** start Extracted records **
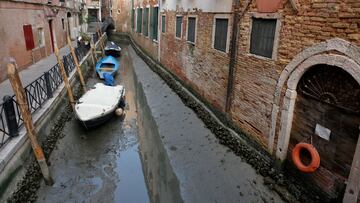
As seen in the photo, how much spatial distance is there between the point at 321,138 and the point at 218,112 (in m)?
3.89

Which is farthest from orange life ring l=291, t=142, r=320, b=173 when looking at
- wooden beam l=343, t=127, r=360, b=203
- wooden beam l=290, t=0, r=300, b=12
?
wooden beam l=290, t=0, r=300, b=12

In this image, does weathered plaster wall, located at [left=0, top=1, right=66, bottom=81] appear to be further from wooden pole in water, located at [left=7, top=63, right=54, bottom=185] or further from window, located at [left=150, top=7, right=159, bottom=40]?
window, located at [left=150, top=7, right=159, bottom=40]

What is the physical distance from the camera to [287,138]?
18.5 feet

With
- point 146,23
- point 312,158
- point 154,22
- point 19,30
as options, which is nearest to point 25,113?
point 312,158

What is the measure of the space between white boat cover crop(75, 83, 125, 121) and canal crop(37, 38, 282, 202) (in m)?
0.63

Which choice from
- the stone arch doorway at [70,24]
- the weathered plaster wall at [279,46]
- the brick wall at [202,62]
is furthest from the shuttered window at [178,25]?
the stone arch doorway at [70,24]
** end Extracted records **
** start Extracted records **
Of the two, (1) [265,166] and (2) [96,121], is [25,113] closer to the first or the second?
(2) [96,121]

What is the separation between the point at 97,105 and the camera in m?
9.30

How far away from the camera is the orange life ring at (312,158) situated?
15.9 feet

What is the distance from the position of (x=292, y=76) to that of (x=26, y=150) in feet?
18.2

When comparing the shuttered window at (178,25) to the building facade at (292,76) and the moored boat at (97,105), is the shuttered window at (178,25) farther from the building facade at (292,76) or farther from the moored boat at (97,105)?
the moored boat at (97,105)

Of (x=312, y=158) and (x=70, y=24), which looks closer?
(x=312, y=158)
** end Extracted records **
▸ Goal of the exercise: Count the lines of the material above that contain the word "camera" and give only the number.

▸ Task result: 3